SPONSORED If you’ve been living in a world of heavy-duty parallel file systems and scale-out NAS, chances are good you have been there for a while. Decades, perhaps. Back in those far-flung days when scalability meant making trade-offs, when the network was the bottleneck rather than storage, and hard drives were the (sometimes) steady workhorses they still are today.
And why bother looking beyond this vista after years of investment in Lustre or GPFS/Spectrum Scale and an HDD or even hybrid flash arrangement? It works, after all, you say; flash is too expensive and layering another parallel file system into the mix would create more complications than it would solve at this point.
Here’s why organizations, especially with rapid scalability concerns, are gazing beyond the well-known pastures of traditional NAS (i.e. NetApp, Isilon).
But here is the funny part about this: all of the tried and true, familiar technologies backing that stable of storage resources are being upended by one technology that has been around just as long: NFS. That’s right, the network file system, which you already know is not a file system at all, but a protocol used to build all the fancy scale-out NAS installations that don’t actually scale beyond certain limits.
If you stopped paying attention to NFS when you switched to a parallel file system, you might have missed some important additions. The biggest is that it is no longer impossible to talk to multiple machines. RDMA support is now built in. And that whole east/west traffic nightmare with endless updates has been resolved.
When you take these innovations, pull it together from a single namespace over a monolithic pool of flash, the possibilities of NFS grow exponentially. In fact, this kind of approach might be the only thing to usher in the era of AI training at any scale in addition to supporting companies and centers building big HPC systems. We’ll get to how this all comes together and what extra layers are required to do this at 500PB scale in a moment.
The last time many HPC and large enterprise shops shook things up in terms of storage architecture was during the rush to keep pushing data and compute together. The network was the bottleneck. At that time, HDDs were the norm and although densities went up at a regular cadence they could never keep pace with network capabilities. Many of the parallel file systems in use had their heyday with 1GB/sec networking. It’s now 400GB/sec — a 400x improvement — while HDD versus SSD might be 30x. In other words, in the midst of this transition the cracks in this data colocation strategy started to show.
For instance, how were sites, especially with a lot of transactional data, going to handle scaling with updates that needed to propagate across an increasing number of machines? “That kind of traffic within shared nothing architectures has created a law of diminishing returns as they grow beyond petabytes,” says Jeff Denworth, co-founder at VAST Data.
The solution on-the-fly for sites that wanted to scale was to just deploy a bunch of small clusters for storage and why parallel file systems persisted, even though such scale-out NAS systems could not resolve all the backend contention of east-west traffic and ended up blocking on certain nodes that other machines wanted to access.

- JOB 1: Output the records verbatim, starting at the first line of the records and ending at the line that contains "damaged black hatchback [384, 304, 876, 474]", with both of those lines included.
- JOB 2: Pick up the article on NFS and parallel file systems after its final sentence and continue it.

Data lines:

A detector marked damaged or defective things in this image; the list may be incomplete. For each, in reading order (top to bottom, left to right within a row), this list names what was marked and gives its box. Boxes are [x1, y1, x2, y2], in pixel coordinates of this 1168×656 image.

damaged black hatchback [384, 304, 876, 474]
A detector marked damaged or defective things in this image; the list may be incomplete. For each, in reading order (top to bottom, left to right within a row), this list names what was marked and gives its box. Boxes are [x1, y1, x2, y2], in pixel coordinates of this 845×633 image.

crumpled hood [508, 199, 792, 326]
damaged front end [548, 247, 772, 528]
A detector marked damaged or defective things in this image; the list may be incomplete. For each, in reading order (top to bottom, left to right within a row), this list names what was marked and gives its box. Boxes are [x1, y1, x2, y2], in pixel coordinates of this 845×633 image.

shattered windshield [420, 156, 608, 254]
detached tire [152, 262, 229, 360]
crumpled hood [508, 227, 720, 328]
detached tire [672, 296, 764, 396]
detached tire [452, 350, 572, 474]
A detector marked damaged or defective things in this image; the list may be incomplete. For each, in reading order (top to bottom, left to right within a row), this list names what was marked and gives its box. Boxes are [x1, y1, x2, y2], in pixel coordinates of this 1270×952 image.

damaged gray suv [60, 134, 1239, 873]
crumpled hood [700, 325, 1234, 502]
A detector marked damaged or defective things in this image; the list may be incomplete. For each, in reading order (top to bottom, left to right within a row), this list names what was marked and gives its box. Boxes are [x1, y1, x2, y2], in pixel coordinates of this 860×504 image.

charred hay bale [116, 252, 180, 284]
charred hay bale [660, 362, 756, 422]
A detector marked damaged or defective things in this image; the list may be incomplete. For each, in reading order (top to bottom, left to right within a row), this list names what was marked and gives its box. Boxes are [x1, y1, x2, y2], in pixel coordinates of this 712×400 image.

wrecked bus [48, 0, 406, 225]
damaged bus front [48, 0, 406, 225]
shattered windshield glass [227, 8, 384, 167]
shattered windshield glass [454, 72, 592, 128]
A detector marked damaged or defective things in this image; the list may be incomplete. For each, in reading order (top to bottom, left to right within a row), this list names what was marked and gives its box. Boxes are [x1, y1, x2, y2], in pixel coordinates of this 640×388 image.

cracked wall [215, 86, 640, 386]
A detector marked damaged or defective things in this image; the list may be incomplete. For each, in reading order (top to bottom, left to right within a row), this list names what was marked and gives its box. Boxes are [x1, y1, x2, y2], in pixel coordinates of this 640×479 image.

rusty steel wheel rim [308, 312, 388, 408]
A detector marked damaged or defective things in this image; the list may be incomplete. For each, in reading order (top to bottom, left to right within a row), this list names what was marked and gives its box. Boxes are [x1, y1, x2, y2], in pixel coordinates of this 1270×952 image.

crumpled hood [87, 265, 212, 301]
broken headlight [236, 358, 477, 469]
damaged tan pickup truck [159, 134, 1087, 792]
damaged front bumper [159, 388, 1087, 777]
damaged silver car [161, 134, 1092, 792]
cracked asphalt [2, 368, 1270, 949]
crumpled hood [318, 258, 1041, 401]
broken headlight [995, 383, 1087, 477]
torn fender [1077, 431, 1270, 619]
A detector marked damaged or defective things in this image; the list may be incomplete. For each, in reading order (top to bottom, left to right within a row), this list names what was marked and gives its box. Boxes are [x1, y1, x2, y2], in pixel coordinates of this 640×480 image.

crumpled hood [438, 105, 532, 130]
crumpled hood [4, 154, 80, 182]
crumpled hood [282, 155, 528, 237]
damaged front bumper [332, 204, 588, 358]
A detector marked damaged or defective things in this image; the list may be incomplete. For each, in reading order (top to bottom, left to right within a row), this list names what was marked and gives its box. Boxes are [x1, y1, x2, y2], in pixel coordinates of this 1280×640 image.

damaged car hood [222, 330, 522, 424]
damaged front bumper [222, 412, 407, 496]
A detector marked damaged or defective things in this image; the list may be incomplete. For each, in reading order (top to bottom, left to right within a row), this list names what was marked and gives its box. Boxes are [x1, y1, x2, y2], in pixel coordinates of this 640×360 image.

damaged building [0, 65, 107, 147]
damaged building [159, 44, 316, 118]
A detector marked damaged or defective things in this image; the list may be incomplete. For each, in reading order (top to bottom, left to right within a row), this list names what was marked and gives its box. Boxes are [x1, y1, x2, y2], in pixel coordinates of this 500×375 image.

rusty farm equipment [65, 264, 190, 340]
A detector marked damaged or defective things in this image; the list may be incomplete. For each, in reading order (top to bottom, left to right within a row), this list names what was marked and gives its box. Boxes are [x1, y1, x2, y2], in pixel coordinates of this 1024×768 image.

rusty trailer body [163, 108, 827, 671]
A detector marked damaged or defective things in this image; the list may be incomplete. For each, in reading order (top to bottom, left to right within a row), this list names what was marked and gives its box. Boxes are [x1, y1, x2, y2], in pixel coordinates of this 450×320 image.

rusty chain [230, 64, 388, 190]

- RIGHT ANSWER 1:
A detector marked damaged or defective things in this image; the list may be incomplete. For each, in reading order (top to bottom, left to right within a row), this list names what was marked and gives its box. Boxes are [x1, y1, x2, y2], in pixel coordinates of this 1168×656 image.

damaged black hatchback [384, 304, 876, 474]

- RIGHT ANSWER 2:
As legacy Isilon and Dell/EMC users have begun seeing in real-time in the last couple of years in particular, linear performance scaling peters out and while some have taken the approach of building a shared nothing database architecture to cover multiple nodes, contention reigns. The more clients accessing that database, the faster performance degrades and the ripple effects through the cluster hit hard. What also is petering out is the tough choice between going with a lot of nodes with a little capacity on each to avoid nasty data rebuilds or having a few big ones and hoping like hell that a rebuild doesn’t take too much downtime.
So, let’s revive NFS since we’re talking about old ways of doing things. And talk about all the new tricks NFS can do — how well it can perform dives into a pool of shared flash without all the contention, inefficiency, lack of manageability, and bluntness.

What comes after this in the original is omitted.